*Passage to read*.
▼

Checks if a dataset exists in kaggle and returns boolean

Details
dataset_slug Dataset slug (ie “zillow/zecon”)

mk_dataset

 mk_dataset (dataset_path, title, force=False, upload=True)

Creates minimal dataset metadata needed to push new dataset to kaggle

Type Default Details
dataset_path Local path to create dataset in
title Name of the dataset
force bool False Should it overwrite or error if exists?
upload bool True Should it upload and create on kaggle
mk_dataset('./testds','mytestds',force=True)
md = json.load(open('./testds/dataset-metadata.json'))
assert md['title'] == 'mytestds'
assert md['id'].endswith('/mytestds')
Data package template written to: testds/dataset-metadata.json

get_dataset

 get_dataset (dataset_path, dataset_slug, unzip=True, force=False)

Downloads an existing dataset and metadata from kaggle

Type Default Details
dataset_path Local path to download dataset to
dataset_slug Dataset slug (ie “zillow/zecon”)
unzip bool True Should it unzip after downloading?
force bool False Should it overwrite or error if dataset_path exists?

get_pip_library

 get_pip_library (dataset_path, pip_library, pip_cmd='pip')

Download the whl files for pip_library and store in dataset_path

Type Default Details
dataset_path Local path to download pip library to
pip_library name of library for pip to install
pip_cmd str pip pip base to use (ie “pip3” or “pip”)

▲

*Record set*.
▼

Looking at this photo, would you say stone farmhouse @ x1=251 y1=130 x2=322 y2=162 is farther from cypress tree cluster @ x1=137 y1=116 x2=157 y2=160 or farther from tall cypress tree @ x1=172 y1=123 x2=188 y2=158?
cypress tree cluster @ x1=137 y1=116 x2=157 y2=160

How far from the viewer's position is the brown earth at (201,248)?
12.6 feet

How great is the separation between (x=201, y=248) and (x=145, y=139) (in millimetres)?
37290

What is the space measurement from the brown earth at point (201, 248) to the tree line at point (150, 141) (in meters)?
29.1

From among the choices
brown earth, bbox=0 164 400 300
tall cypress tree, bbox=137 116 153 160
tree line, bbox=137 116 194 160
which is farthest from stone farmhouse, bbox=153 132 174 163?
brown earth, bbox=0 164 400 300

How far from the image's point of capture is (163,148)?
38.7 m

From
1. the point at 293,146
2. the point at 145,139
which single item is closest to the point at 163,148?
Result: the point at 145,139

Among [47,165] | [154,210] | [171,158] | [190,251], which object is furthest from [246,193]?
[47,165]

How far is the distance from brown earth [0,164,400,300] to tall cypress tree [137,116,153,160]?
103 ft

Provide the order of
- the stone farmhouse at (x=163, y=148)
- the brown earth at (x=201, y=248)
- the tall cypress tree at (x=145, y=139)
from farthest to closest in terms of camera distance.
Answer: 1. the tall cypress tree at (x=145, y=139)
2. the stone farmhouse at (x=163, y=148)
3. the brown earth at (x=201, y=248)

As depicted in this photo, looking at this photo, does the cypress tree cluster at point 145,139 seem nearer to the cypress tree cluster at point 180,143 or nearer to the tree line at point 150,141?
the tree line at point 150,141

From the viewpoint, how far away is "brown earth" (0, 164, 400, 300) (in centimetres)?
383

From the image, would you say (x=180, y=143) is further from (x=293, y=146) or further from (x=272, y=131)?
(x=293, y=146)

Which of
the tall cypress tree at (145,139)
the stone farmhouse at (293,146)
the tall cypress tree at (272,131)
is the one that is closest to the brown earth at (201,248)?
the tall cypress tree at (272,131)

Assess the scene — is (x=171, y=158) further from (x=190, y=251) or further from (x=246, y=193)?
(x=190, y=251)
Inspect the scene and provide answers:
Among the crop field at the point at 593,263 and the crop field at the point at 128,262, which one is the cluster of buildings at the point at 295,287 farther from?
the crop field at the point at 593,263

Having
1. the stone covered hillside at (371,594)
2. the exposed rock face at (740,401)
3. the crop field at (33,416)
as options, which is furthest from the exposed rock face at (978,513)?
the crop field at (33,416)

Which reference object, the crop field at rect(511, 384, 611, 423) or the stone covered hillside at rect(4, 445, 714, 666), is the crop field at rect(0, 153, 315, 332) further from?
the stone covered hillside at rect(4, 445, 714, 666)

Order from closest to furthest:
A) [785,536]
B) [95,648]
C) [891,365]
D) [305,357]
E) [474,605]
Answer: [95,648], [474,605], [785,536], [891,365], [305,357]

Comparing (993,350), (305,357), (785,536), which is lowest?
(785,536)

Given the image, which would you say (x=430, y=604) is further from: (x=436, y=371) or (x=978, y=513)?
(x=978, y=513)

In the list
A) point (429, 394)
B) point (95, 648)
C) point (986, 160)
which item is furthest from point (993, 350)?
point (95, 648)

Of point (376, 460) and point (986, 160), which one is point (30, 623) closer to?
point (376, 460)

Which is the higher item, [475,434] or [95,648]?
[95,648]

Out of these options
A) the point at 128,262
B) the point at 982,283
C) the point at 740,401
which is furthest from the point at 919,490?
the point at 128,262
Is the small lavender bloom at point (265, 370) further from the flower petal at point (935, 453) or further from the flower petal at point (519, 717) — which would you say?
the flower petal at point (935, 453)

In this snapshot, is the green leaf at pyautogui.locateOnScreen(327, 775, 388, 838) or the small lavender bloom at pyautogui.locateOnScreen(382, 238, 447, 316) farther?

▲

*Challenge 1*.
In the Kaggle dataset documentation, translate this sentence into Spanish: "Creates minimal dataset metadata needed to push new dataset to kaggle"
*Challenge 2*.
Resume the Kaggle dataset documentation after its final line, keeping the same format and style.

*Right answer 1*.
Crea los metadatos mínimos del conjunto de datos necesarios para subir un nuevo conjunto de datos a Kaggle.

*Right answer 2*.
get_pip_libraries

 get_pip_libraries (dataset_path, requirements_path, pip_cmd='pip')

Download whl files for a requirements.txt file and store in dataset_path

Type Default Details
dataset_path Local path to download pip library to
requirements_path path to requirements file
pip_cmd str pip pip base to use (ie “pip3” or “pip”)
dl_path = Path('./mylib')
get_pip_library(dl_path,'fastkaggle')
assert 1==len([o for o in dl_path.ls() if str(o).startswith(f"{dl_path}/fastkaggle")])

push_dataset

 push_dataset (dataset_path, version_comment)

Push dataset update to kaggle. Dataset path must contain dataset metadata file

Details
dataset_path Local path where dataset is stored
version_comment Comment associated with this dataset update

get_local_ds_ver

 get_local_ds_ver (lib_path, lib)

checks a local copy of kaggle dataset for library version number

Details
lib_path Local path dataset is stored in
lib Name of library (ie “fastcore”)

High Level


create_libs_datasets

 create_libs_datasets (libs, lib_path, username, clear_after=False)

For each library, create or update a kaggle dataset with the latest version

Type Default Details
libs library or list of libraries to create datasets for (ie ’fastcore or [‘fastcore’,‘fastkaggle’]
lib_path Local path to dl/create dataset
username You username
clear_after bool False Delete local copies after sync with kaggle?

create_requirements_dataset

 create_requirements_dataset (req_fpath, lib_path, title, username,
                              retain=['dataset-metadata.json'],
                              version_notes='NewUpdate')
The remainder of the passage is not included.